British magazine The Economist—one of the most consistent supporters of Ukraine in the international press—published an article titled "Power is being monopolised in Ukraine." Despite its restrained tone, the article may be the most direct and systematic critique of Ukraine’s leadership in recent months.
From the outset of the full-scale war, The Economist has been one of the most vocal supporters of Ukraine—diplomatically, economically, and militarily. That makes the magazine’s new article, focused on Ukraine’s internal governance problems, all the more striking—it reads like a warning.
The central point of the article: power in Ukraine is becoming concentrated in the hands of too small a circle—and this is starting to hinder the country, even during wartime.
The piece states that significant influence lies not with the parliament or the government, but with a handful of presidential appointees—including Andriy Yermak, Dmytro Lytvyn, and Oleh Tatarov. The administration is described as unwilling to share authority not only with opponents but even with potential rivals within its own ranks. Loyalists are appointed to state-owned companies, while those who show independence or enjoy broad support are removed.
Ukrainian reformers and civil society representatives, according to the magazine, are increasingly facing pressure. For example, anti-corruption activist Vitaliy Shabunin was sent to the front line, and his movements are reported to the authorities daily. He himself compares the tactics being used to the early years of Putin's rule—"at least in terms of petty vindictiveness."
The editorial notes that war naturally leads to a centralisation of power, but even Ukraine’s Western allies are beginning to express concern about how far it has gone. In the magazine’s view, Ukrainian democracy has never been rooted strictly in the rule of law—its resilience relied on competition between regional elites, a diversity of power groups, and an active civil society supported by Western embassies and the media. All of these checks have now been weakened.
"While the Western media and European leaders have lionised Zelensky and turned him into a celebrity, we feel trapped."
Yulia Mostovaya, editor-in-chief of the independent online outlet zn.ua
The Economist
Yulia Mostovaya, editor-in-chief of the independent online outlet zn.ua
The Economist
The article also highlights how the government’s attitude toward the opposition has shifted. In February, Petro Poroshenko was effectively sidelined from political life under the pretext of national security threats. His assets have been frozen, and he faces charges of treason. Many see this as a dangerous precedent. "If Poroshenko can be barred from an electoral process without any court decision, so can anyone else," says member of Ukraine’s parliament, the Rada, Oleksiy Honcharenko.

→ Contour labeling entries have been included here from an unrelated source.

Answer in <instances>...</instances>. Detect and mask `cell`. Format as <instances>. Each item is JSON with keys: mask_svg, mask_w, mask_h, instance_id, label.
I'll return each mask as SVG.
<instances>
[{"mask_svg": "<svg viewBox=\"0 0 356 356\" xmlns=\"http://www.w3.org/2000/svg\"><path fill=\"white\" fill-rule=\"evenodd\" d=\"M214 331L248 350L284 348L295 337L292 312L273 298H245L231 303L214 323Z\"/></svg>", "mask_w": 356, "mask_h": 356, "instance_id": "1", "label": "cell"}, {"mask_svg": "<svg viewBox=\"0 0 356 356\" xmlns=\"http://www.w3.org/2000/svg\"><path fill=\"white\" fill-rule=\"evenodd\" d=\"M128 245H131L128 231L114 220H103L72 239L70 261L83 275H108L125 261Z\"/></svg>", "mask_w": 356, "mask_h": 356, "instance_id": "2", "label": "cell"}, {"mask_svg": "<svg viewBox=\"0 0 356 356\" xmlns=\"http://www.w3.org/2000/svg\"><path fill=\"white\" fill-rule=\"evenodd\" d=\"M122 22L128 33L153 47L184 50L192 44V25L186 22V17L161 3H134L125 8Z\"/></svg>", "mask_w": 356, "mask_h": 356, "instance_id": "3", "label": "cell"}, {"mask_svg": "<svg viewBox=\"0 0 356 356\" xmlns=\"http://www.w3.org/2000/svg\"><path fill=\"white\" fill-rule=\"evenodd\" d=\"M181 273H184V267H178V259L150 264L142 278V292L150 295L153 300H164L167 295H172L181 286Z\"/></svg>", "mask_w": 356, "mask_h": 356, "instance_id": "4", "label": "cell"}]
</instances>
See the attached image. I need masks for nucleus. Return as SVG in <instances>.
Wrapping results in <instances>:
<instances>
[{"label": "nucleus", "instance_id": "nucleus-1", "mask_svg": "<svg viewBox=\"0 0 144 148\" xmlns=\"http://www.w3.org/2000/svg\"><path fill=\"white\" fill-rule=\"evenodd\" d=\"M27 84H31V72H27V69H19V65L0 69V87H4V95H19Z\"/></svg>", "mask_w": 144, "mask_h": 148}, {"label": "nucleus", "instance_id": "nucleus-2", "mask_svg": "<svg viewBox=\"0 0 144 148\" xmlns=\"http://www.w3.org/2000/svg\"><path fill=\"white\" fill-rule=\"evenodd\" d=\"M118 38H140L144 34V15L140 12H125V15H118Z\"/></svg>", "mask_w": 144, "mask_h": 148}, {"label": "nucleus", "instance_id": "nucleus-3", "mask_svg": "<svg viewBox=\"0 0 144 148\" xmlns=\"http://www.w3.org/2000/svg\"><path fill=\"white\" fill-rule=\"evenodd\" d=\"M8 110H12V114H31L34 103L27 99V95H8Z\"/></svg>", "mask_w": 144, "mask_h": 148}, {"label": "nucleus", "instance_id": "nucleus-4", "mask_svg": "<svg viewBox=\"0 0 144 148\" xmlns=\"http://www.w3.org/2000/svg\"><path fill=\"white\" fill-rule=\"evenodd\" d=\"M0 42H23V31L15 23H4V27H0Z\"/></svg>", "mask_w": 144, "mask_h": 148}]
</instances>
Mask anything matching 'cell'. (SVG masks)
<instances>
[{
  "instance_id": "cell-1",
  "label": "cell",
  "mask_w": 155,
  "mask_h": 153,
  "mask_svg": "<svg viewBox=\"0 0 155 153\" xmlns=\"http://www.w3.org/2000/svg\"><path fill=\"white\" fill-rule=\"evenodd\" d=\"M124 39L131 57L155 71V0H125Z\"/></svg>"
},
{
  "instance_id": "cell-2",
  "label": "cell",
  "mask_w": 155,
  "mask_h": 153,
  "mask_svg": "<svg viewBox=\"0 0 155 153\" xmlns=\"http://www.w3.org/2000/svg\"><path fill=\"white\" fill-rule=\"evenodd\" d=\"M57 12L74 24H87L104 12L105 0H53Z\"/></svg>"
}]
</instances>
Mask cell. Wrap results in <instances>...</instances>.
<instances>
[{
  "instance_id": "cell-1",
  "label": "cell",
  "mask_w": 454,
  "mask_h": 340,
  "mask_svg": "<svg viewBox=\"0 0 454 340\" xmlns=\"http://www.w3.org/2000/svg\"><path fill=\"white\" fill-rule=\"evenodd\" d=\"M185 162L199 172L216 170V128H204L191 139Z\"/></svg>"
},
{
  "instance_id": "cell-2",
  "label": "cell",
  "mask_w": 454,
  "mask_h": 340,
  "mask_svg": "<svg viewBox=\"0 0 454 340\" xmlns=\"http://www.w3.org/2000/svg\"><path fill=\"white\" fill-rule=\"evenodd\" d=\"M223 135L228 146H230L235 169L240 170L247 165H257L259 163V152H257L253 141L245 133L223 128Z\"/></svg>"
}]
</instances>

Against this backdrop, The Economist points to Ukraine’s impressive achievements in military technology. Independent teams of developers and engineers have established production of next-generation drones and missiles. One industry participant emphasizes: "We don’t want to have any dependence on America’s politics." However, the publication notes that growing state control may undermine the autonomy and innovation of these initiatives.
Despite all the challenges, Ukraine remains incomparably freer than Russia. But as Honcharenko stresses: "We have demonstrated that a small democracy can resist a larger autocracy and turn itself into a porcupine. But a small autocracy can be swallowed by a larger one."
What matters is not only what the article says, but who says it. If even The Economist—an outlet that has been an unshakable ally of Ukraine since the start of the war—is warning about the dangers of political concentration, this is not an attempt at destabilization but a signal. And it would be a mistake not to hear it.